Combate à dengue em Londrina terá mais mosquitos resistentes ao vírus
Reunião do Comitê Ampliado de combate à doença apresentou redução de casos no município em 2025
Rakelly Calliari / NCom
O trabalho de combate à dengue, zika e chikungunia, será reforçado em Londrina com a ampliação para 100% de cobertura pelas ações de soltura de mosquitos resistentes aos vírus que causam estas doenças. O anúncio foi feito pela secretária de Saúde do município, Vivian Feijó, durante a primeira reunião do Comitê Ampliado de Combate à Dengue, na sexta-feira (6/03).
A disseminação dos mosquitos resistentes, por portarem a bactéria Wolbachia, faz com que os novos mosquitos deixem de transmitir as doenças na área ocupada pelos novos insetos. Com a primeira fase de soltura, Londrina atingiu 60% de cobertura com essa tecnologia. “Esta semana nós tivemos uma reunião importante com o Ministério da Saúde, junto com a 17ª Regional de Saúde, em que tivemos um aceno positivo para a continuidade do projeto de soltura, o que será mais um grande reforço no enfrentamento à dengue”, declarou Feijó.
Queda nos números da dengue – No encontro desta sexta-feira, foram apresentados números que indicam uma redução significativa nos casos de dengue no município, na comparação de 2025 com o ano anterior: foram 88,2% menos casos confirmados e 82,7% menos óbitos registrados.
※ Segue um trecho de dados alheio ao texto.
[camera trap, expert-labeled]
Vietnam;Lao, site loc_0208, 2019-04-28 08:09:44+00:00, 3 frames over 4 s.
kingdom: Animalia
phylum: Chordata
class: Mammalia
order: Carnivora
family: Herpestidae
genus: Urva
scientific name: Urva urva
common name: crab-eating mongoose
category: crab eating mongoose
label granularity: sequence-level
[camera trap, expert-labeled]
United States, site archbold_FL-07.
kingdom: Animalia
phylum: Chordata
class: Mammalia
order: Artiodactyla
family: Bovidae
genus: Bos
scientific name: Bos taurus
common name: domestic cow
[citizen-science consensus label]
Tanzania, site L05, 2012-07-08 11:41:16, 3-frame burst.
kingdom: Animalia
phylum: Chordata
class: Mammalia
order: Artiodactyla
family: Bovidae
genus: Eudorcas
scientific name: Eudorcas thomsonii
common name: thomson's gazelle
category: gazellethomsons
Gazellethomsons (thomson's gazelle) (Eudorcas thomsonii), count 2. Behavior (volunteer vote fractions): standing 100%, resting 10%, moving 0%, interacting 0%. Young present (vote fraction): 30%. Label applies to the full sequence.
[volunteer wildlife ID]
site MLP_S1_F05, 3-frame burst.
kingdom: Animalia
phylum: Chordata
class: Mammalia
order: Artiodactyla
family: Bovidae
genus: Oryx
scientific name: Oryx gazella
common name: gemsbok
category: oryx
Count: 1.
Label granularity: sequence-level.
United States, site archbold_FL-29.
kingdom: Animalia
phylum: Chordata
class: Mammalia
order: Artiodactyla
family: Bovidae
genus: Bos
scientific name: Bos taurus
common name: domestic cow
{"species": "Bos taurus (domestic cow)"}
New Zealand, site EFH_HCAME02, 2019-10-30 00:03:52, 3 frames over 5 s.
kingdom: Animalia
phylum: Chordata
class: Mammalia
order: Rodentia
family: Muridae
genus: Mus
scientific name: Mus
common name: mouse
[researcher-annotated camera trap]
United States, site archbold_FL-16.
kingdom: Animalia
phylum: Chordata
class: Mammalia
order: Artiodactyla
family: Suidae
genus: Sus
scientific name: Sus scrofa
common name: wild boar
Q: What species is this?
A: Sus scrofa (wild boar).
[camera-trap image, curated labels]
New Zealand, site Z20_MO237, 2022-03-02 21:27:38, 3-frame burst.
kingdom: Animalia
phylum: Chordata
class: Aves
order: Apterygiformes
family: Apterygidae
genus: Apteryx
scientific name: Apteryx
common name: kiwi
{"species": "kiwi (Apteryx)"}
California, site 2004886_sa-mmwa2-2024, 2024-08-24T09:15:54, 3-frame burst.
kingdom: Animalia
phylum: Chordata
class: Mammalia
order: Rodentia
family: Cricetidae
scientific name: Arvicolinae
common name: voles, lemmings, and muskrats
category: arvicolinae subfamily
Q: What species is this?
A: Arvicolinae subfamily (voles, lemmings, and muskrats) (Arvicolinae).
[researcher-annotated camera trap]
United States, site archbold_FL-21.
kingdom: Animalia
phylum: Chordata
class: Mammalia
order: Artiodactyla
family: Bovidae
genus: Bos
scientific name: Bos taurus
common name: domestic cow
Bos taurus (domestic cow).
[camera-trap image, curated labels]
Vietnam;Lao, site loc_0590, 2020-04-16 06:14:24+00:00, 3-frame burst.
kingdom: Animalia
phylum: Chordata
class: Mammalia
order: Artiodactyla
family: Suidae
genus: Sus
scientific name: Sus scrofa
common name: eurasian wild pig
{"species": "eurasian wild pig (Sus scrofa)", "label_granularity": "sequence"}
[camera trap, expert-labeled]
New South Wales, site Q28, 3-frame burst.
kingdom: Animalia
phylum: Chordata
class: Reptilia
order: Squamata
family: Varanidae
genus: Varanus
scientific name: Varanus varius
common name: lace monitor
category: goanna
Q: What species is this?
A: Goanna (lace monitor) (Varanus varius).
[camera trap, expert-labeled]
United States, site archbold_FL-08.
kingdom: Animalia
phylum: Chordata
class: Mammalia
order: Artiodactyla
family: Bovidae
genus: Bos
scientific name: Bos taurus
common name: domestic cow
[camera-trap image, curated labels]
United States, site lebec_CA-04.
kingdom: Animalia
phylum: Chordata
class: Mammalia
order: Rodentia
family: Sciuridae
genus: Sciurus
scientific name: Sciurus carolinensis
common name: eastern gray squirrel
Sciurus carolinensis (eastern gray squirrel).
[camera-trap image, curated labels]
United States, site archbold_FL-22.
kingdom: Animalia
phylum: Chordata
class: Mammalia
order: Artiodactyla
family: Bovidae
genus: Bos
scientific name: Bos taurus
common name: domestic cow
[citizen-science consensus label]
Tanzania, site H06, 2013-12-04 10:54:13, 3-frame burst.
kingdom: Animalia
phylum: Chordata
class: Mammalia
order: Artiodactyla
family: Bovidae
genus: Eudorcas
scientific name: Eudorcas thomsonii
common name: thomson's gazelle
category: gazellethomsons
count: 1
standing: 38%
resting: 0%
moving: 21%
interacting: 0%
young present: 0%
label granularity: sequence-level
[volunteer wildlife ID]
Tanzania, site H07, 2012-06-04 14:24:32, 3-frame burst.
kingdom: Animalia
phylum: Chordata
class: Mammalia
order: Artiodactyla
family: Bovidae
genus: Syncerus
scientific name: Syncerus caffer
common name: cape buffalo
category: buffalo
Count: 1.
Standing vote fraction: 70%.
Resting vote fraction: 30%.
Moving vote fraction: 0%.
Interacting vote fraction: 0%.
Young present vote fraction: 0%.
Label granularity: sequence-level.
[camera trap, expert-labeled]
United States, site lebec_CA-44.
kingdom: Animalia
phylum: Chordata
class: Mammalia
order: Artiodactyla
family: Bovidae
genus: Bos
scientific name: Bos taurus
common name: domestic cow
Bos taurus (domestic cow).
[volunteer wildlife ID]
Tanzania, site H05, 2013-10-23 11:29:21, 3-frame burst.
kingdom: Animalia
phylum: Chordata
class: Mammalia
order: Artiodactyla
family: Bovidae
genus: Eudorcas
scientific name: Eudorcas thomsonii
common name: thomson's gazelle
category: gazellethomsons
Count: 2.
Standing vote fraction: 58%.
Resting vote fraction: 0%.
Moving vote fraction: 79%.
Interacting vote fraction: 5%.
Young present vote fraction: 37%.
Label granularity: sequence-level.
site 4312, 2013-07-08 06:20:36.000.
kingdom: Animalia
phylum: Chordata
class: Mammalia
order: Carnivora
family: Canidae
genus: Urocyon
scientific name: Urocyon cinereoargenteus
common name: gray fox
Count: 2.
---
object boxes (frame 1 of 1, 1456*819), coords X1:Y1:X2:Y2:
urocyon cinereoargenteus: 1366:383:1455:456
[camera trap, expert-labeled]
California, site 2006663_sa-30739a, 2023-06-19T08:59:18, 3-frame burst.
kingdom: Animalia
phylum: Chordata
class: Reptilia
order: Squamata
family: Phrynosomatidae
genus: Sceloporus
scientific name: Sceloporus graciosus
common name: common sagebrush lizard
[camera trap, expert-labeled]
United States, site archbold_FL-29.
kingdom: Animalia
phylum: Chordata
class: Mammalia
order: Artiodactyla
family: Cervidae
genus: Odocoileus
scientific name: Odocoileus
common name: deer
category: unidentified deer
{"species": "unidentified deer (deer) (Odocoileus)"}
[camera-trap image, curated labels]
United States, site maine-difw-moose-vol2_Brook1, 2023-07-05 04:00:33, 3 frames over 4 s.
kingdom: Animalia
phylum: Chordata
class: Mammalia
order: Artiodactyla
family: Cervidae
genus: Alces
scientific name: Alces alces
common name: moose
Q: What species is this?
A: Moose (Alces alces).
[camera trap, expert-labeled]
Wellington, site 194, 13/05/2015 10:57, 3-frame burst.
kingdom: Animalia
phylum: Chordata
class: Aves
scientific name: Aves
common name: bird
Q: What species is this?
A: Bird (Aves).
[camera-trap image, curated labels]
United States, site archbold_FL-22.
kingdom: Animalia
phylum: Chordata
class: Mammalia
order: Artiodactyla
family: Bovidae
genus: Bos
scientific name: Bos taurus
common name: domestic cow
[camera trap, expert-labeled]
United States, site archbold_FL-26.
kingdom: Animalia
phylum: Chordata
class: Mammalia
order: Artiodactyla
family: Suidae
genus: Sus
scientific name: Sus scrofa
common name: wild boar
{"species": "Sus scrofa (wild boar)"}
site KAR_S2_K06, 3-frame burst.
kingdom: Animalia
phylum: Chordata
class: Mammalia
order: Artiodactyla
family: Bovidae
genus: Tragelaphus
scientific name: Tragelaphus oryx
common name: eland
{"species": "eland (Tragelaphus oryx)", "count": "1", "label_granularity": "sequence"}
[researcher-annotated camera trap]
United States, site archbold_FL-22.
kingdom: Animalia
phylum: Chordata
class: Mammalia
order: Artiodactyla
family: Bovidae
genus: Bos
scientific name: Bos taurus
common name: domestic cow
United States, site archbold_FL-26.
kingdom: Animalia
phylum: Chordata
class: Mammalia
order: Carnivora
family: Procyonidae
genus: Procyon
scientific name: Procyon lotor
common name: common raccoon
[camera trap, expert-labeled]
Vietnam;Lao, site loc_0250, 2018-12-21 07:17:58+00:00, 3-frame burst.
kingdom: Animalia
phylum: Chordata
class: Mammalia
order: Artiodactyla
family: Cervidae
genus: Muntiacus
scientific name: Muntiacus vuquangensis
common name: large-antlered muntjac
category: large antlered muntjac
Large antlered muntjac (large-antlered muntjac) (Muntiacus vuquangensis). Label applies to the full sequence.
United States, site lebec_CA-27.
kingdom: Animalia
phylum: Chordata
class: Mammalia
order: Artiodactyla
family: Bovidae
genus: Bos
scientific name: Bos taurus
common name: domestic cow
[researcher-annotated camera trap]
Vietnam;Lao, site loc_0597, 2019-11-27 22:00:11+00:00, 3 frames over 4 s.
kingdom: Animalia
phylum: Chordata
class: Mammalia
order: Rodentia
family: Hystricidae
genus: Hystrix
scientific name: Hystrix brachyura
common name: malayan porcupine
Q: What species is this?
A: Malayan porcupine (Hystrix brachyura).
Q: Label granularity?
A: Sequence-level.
Ao longo do último ano houve 4.965 casos confirmados em Londrina e nove mortes decorrentes da doença. Já nos dois primeiros meses de 2026, foram contabilizados 171 casos confirmados e nenhum óbito ocorrido.
Mas a redução nos números não deve desacelerar as ações de combate à doença, conforme alertou a secretária de Saúde. “Todas as parcerias com a CMTU, com a educação, com as universidades, com as tecnologias que a gente tem aplicado nos territórios do combate à dengue, precisam ser diariamente intensificadas para que esses números permaneçam baixos. Também estamos trabalhando em ações coletivas com os hospitais, para a identificação rápida da doença e o cuidado intenso, atuando em conjunto para preservar vidas”.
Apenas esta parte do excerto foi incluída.